Publish RDF or provide a SPARQL endpoint?

AleksanderK · November 12, 2009, 11:00pm

I was wondering: how do you decide between making your data available as static RDF and creating a SPARQL endpoint? Should you do both? What things should you consider when making that decision?

SimonReinhardt · November 12, 2009, 11:00pm

Doing both is the ideal solution: publish RDF with dereferenceable URIs for easy data retrievability and provide a SPARQL endpoint for flexible data access.

Note that publishing RDF doesn't have to be static: you can use SPARQL DESCRIBE queries for collecting the data that is to be served under a dereferenceable URI. Also by describing your dataset (with voiD) and linking from published RDF data to that description and linking to the SPARQL endpoint you create a complete picture and increase discoverability.

But really, this is all just the ideal solution and both bits have their own benefits so it depends on what you want to do and what you can easily do. Are you organising a large dataset in a triple store anyway? Then it's probably not too hard to make it accessible through an open SPARQL endpoint. But if you mainly have your data organised in files then publishing static content is the easiest and quickest thing to do and better than nothing. You can even do nice dereferanceable Linked Data URIs with static files and a simple webserver.

Anna · November 12, 2009, 11:00pm

Consider the size of your dataset and the expected load. If you provide a SPARQL endpoint, you run the risk of your service becoming unresponsive due to complex (or poorly written) SPARQL queries, particularly if your dataset is large.

This risk might be mitigated by requiring users to register to use the endpoint, while the static RDF remains open access. If you are not expecting heavy usage of your data, you might consider that the benefits of providing a SPARQL endpoint outweigh the risk.

Andrew · November 12, 2009, 11:00pm

This is a question that applies equally to relational databases or any other large system that uses some kind of shared data store. The problem is to process your query in the place where it will have the least impact on system performance (whilst maintaining your global architecture goals).

Another way to think about this problem is to ask yourself: which makes more sense - to take the processing to the data or take the data to the processing? This will depend on what your bottleneck resource is. If it's bandwidth, then that might suggest using SPARQL. If it's CPU load (or some other scarce resource) on your data store, then perhaps it makes more sense to send the data to somewhere where that resource is less stressed.

As Simon points out, the ideal scenario is to provide for both. This is particularly true if you're optimizing a distributed system. In that case, the bottleneck will tend to move between different parts of your system.

TomaszPlusk · November 12, 2009, 11:00pm

Let me just add that RDF documents as opposition to a SPARQL endopind need not be static files.

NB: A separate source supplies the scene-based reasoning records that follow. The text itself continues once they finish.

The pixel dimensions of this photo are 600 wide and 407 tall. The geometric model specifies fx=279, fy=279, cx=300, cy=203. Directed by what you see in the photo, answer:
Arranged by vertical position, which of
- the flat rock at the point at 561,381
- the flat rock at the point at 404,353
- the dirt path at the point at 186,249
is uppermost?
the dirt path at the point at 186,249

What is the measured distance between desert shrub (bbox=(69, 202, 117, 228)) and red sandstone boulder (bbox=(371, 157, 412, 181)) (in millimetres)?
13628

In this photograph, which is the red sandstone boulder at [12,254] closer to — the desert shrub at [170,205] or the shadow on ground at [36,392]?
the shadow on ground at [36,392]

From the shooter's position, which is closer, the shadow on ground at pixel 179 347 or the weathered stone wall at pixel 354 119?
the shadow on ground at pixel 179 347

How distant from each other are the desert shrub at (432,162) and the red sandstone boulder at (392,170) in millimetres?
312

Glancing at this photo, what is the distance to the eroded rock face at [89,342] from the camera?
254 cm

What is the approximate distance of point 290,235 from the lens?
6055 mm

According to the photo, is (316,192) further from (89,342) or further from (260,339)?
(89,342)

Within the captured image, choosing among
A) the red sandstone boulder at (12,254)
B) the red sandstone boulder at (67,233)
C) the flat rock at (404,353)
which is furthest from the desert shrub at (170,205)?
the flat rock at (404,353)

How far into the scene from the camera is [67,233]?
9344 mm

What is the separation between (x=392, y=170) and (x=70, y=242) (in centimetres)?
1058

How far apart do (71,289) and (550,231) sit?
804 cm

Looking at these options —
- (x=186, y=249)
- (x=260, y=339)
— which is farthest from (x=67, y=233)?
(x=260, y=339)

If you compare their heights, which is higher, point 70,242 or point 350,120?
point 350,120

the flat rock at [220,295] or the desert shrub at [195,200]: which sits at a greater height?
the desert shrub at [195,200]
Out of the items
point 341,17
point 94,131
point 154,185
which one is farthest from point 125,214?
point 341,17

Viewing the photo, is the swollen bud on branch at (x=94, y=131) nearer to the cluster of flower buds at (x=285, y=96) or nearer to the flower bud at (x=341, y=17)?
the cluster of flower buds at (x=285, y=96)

It should be relatively easy to create a crude app to publish your semantic data as RDF documents.

For example you can have a resources with URI http://data.example.com/category/name. It's Turtle representation could be served by URL like http://www.example.com/category/name.ttl. Note the bolded parts that changed. Similarily this resoruce could be served as HTML, RDF/XML or JSON by simply changing the extension part (underneath a HTTP redirect with content negotiation could happen).

This way you don't have to maintain individual files, which will become a burden as your dataset grows.

By the way have a look at the Linked Data Patterns book. It addresses these and other common issues.